**Directions:**
Could you retype every line below exactly, omitting the images?
--- Collected data Enclosed Below ---
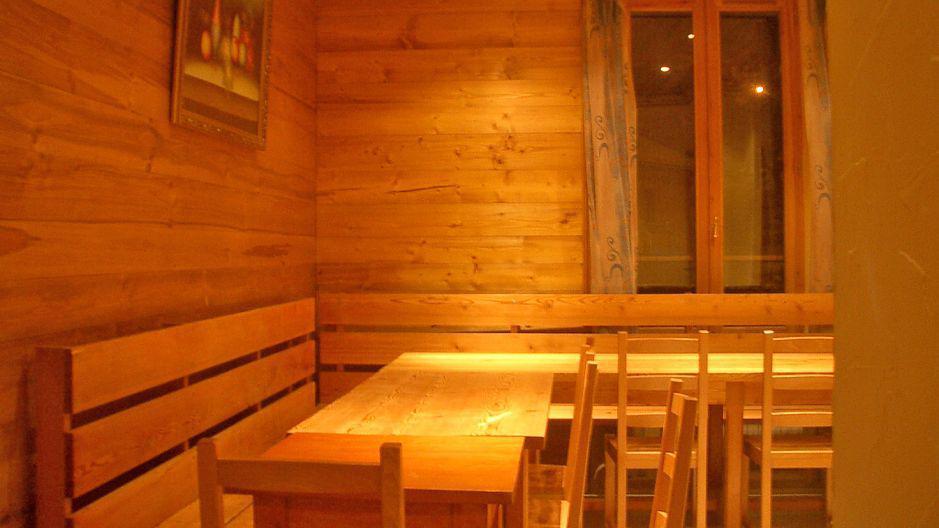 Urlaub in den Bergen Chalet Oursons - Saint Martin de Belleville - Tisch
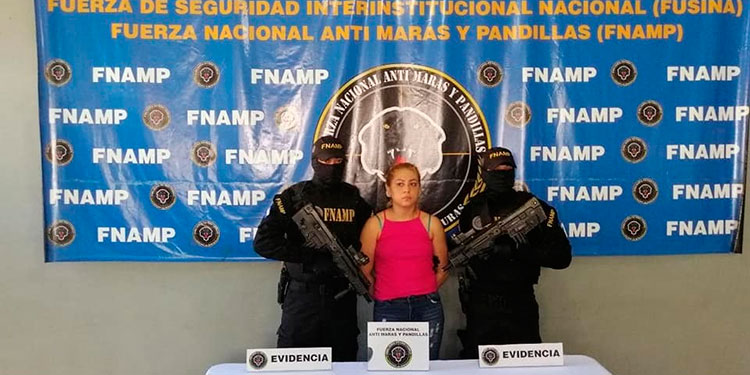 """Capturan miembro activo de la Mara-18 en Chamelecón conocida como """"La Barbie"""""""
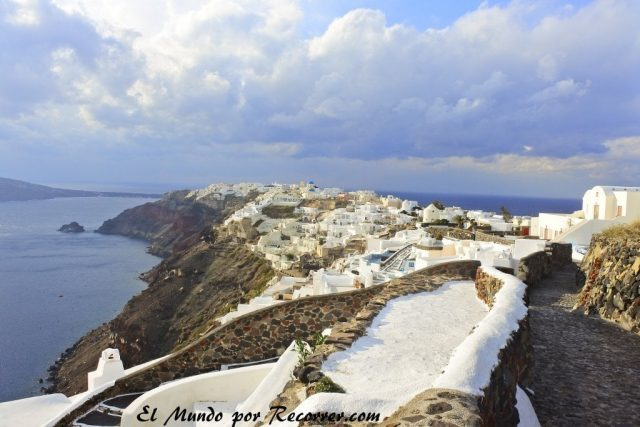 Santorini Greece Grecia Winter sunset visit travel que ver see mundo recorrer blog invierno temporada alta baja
--- End of Enclosed Collected data ---
**Written response:**
 Urlaub in den Bergen Chalet Oursons - Saint Martin de Belleville - Tisch
 """Capturan miembro activo de la Mara-18 en Chamelecón conocida como """"La Barbie"""""""
 Santorini Greece Grecia Winter sunset visit travel que ver see mundo recorrer blog invierno temporada alta baja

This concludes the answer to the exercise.